• Arias estrena La vida a palos a las órdenes de Carlota Ferrer y acompañado de Aitor Luna y Guadalupe Lancho.


Después de 24 años, Imanol Arias regresa a los escenarios con La vida a palos, un montaje teatral basado en el legado del periodista y poeta Pedro Atienza, donde el flamenco hilvana “una vida con el rumbo errao”.

La última vez que el actor leonés se subió a las tablas fue en 1994, en Buenos Aires, donde protagonizó Calígula durante un año. Algo más de dos décadas después, vuelve a hacerlo para cumplir la última voluntad de “un amigo con una experiencia vital enorme”, que –explica– quería “dejarle algo a los suyos”, y consideraba que a Imanol se le “daba bien representar vidas”.

Artesanía dramatúrgica

La mayor dificultad radicaba en que estos “trozos de vida con aire flamenco” y “un lenguaje nacido de la picaresca tradicional”, “no tenían una estructura dramática”, explica el actor.
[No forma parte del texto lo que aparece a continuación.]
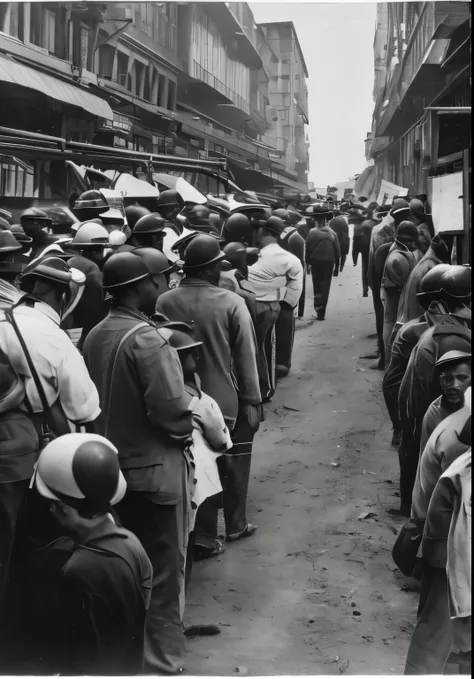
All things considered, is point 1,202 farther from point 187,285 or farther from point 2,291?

Y el dramaturgo José Manuel Mora ha sido el encargado de “coserlos”, “reconstruyendo las huellas” de Atienza y dejándose guiar “por el tono flamenco”. Un trabajo “difícil, pero hermoso” –asegura–, en el que ha jugado a “ficcionar cómo las heridas se pueden convertir en arte”.

Aitor Luna e Imanol Arias comparten escenario en “La vida a palos”.

El resultado es una pieza con una impronta “muy cinematográfica”, que “nos invita a conocer el mundo del flamenco y sus diferentes palos con un argumento que trata un tema universal: la relación padre-hijo, el reencuentro entre ambos, la reconciliación y la asunción del testamento vital de nuestro progenitor”, explica Mora.

Mezclando la ficción de una película en proceso de rodaje sobre el cantaor El Alcayata, con la realidad del impulsor del proyecto y el joven director que la rueda, la historia nos muestra un “doble viaje vital”.

Reconciliación familiar

Por un lado, el que realiza El Alcayata desde los ochenta del siglo pasado hasta el presente. El viaje geográfico y emocional de un hombre que “tenía tanto deseo de amar y libertad, como de agotar la vida”, relata Carlota Ferrer, directora del montaje. Alguien “en una huida permanente de sí mismo y del dolor de vivir”, que mostrará ese lado oscuro del arte que coquetea con la fiesta y la heroína, para cuya representación plástica Ferrer se ha inspirado en los cuadros de Lita Cabellut.

Guadalupe Lancho interpreta a todos los personajes femeninos de la función.

El otro viaje será el que realice en el presente el hijo de este cantaor, “revisitando las geografías que en su día habitó el padre, con el fin de entender el sentido último de su existencia”, reseña Mora.

Bulerías, soleás, martinetes, fandangos, seguiriyas, milongas, guajiras y otros palos del flamenco son el “hilo emocional” de una función en la que también participan Aitor Luna y Guadalupe Lancho. Y que contará con la música en directo del chelista flamenco Batio y el cantaor Raúl Jiménez.


©Javier Naval
©David Ruano

Tándem creativo

Actriz y directora ella, y dramaturgo él, Carlota Ferrer y José Manuel Mora llevan “creando juntos” desde que coincidieron en algunas asignturas de su primer curso en la Resad. Comparten “el mismo ideario en torno a cómo tiene que ser el teatro”, explica ella, que agradace “lo fácil” que es trabajar con alguien que “siempre rema a favor de la pieza”, y al que no le importa “retocar” su texto si esto lo enriquece.

La vida a palos es el noveno espectáculo que ha salido de este tándem creativo, en cuyos montajes la palabra convive con la imagen, el teatro con la danza y la tradición con la modernidad. Y que encara la temporada 2018-2019 con dos nuevos proyectos en cartera: en noviembre estrenarán en El Español Los cuerpos perdidos, una obra original de Mora; y en abril llevarán a Canal una versión de El pequeño Eyolf, de Ibsen.



  • LA VIDA A PALOS
  • Teatros del Canal: C/ Cea Bermúdez, 1
  • HORARIOS: Martes a sábado, 20:00h. Domingos, 19:00h.